__WHAT YOU WILL DO__: Rewrite the listing from the line with "Within what is" up to and including the line with "49.6 metres", changing "leaning tree trunk" to "old tree stump". Return only those lines, with everything else kept the same.

__MATERIAL PROVIDED__:
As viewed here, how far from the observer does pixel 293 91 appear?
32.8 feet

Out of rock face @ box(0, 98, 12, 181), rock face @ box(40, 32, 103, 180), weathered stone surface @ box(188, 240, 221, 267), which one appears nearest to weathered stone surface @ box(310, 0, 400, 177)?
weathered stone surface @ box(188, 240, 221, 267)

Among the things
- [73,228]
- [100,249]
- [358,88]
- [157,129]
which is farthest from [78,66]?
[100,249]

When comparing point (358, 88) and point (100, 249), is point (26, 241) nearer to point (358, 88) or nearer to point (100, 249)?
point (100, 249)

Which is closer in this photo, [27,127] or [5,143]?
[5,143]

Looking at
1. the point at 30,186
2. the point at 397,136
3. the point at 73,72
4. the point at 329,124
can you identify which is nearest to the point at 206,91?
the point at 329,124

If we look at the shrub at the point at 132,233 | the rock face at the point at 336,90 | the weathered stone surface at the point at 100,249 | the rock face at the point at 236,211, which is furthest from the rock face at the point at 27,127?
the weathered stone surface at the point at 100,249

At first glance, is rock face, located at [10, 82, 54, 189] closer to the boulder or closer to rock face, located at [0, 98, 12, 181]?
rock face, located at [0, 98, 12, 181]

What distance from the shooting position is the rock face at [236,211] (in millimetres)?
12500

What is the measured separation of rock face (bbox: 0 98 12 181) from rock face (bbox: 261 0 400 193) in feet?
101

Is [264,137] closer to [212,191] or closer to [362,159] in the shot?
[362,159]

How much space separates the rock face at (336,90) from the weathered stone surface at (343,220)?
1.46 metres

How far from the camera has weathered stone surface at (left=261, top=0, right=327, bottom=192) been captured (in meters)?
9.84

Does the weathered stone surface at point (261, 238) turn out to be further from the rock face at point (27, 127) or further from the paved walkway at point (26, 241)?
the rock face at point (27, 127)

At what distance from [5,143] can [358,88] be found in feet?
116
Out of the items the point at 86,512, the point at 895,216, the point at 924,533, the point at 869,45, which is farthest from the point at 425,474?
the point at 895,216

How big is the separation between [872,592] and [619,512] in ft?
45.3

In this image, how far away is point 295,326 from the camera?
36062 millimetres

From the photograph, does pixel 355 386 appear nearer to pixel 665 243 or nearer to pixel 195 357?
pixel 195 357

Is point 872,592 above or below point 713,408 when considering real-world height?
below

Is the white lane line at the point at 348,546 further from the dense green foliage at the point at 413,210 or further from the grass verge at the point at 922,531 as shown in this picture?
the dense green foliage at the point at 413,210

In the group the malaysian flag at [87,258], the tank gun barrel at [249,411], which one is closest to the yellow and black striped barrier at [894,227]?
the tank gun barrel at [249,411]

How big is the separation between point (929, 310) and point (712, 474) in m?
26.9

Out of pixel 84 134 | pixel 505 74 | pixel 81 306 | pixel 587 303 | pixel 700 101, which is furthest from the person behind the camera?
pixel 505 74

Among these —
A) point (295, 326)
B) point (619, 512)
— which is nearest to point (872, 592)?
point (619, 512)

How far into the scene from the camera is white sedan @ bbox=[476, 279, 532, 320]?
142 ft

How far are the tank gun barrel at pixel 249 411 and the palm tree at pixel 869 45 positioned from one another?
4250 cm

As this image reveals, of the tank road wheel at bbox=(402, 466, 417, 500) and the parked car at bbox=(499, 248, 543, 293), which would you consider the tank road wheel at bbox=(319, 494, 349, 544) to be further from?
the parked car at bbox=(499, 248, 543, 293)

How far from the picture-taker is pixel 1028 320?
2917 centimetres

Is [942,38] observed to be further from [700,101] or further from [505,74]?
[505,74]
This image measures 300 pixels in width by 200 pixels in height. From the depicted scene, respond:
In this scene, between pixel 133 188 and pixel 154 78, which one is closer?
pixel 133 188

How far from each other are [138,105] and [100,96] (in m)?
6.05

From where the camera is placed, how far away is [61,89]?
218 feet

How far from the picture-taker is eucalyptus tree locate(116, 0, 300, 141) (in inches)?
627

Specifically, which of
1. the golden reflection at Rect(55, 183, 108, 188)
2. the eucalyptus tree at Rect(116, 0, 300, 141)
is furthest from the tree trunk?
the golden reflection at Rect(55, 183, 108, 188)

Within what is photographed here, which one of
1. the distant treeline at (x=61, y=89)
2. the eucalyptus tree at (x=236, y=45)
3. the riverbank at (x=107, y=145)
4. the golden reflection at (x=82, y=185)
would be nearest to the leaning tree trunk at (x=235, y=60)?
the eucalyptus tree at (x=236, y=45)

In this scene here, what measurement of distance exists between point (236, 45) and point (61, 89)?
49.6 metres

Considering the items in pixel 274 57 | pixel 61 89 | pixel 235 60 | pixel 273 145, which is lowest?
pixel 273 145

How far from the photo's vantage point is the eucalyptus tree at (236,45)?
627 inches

--

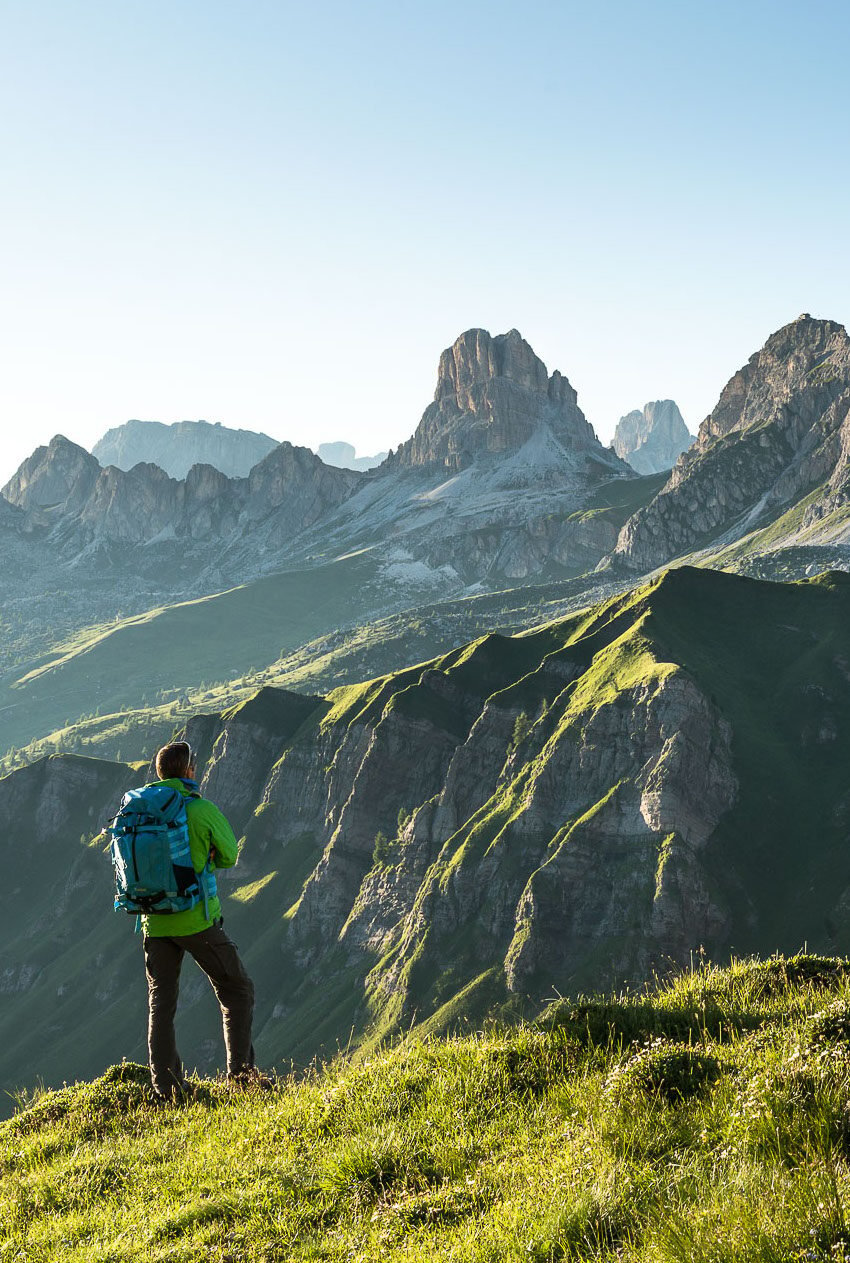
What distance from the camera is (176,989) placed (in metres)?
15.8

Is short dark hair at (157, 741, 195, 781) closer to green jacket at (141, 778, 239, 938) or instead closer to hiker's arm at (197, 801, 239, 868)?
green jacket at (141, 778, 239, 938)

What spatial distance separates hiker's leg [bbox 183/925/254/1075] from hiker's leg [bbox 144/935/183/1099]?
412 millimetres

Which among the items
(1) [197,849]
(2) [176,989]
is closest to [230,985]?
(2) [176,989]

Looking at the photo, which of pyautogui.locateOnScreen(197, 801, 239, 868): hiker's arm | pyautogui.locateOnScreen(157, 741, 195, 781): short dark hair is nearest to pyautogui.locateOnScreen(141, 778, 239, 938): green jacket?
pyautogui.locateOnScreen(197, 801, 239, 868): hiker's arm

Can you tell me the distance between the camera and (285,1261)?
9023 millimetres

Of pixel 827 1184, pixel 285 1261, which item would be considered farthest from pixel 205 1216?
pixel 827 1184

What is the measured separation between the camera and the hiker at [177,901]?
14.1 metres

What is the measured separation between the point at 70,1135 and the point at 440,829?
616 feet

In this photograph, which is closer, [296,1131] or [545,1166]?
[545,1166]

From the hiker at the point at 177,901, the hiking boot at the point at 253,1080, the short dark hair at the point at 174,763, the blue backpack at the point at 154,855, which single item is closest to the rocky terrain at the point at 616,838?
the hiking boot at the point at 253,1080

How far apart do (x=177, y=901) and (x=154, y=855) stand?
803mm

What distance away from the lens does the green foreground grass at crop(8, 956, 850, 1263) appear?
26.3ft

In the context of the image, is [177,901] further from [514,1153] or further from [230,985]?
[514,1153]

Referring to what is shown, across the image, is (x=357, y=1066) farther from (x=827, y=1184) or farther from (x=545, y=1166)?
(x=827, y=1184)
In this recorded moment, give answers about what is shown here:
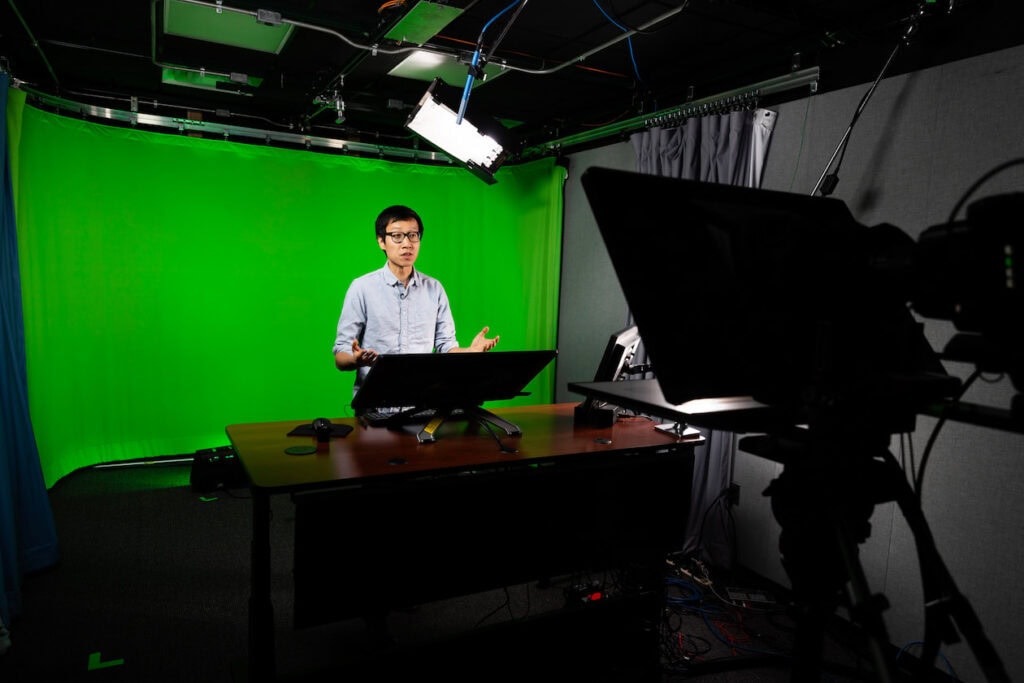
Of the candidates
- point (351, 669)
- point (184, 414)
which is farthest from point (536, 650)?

==

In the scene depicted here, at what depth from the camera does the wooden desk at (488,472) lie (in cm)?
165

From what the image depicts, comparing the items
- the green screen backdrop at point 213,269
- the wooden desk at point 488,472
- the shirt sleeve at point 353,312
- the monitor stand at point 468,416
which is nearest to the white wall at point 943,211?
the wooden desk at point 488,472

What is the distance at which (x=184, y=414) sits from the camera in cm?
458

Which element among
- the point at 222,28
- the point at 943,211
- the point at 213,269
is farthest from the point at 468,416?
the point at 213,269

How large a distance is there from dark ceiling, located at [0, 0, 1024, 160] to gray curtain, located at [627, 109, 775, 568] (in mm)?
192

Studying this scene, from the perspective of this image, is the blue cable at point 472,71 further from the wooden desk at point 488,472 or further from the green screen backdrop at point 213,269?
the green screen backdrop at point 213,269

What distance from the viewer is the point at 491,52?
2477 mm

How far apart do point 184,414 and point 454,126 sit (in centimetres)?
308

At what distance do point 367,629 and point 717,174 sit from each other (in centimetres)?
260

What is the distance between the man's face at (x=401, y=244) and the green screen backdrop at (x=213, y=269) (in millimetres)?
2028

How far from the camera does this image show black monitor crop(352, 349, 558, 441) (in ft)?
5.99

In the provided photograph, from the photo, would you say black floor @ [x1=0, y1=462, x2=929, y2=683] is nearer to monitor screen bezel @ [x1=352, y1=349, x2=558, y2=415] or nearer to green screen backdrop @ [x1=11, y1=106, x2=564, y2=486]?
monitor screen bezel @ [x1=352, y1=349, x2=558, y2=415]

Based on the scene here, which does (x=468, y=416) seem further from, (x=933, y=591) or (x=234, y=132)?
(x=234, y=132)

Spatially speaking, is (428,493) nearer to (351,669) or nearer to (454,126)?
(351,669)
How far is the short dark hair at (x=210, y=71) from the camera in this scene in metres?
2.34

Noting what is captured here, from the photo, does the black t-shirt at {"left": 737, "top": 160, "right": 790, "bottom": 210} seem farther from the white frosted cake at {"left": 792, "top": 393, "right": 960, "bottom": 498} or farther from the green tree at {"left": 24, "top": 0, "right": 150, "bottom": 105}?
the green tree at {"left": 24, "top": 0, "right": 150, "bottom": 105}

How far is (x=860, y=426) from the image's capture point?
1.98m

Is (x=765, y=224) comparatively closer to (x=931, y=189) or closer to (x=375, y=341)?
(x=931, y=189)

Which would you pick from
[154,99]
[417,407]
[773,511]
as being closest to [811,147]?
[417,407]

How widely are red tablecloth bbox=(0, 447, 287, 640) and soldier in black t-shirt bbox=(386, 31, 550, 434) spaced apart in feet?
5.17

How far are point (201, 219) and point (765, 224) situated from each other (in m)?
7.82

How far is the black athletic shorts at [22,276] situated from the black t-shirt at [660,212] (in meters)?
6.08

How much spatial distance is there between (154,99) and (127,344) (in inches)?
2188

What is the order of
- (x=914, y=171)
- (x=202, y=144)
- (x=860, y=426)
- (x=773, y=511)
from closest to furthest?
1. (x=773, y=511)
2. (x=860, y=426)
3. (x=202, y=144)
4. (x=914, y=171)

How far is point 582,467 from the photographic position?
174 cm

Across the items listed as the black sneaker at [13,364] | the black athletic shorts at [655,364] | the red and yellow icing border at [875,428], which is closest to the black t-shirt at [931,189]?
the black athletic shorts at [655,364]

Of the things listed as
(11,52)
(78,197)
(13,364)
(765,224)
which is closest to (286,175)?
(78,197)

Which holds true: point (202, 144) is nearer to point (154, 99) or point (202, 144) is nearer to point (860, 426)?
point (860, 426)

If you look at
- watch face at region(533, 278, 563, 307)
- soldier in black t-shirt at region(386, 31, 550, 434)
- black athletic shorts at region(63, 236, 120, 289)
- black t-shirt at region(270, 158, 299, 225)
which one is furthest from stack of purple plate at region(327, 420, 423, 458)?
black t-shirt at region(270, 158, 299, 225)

__FULL RESPONSE__:
Within what is photographed here, which one of
1. the distant treeline at (x=61, y=89)
2. the eucalyptus tree at (x=236, y=45)
3. the riverbank at (x=107, y=145)
4. the golden reflection at (x=82, y=185)
would be nearest to the old tree stump at (x=235, y=60)?
the eucalyptus tree at (x=236, y=45)

In this scene here, what measurement of distance exists between point (236, 45) and point (61, 89)?
49.6 metres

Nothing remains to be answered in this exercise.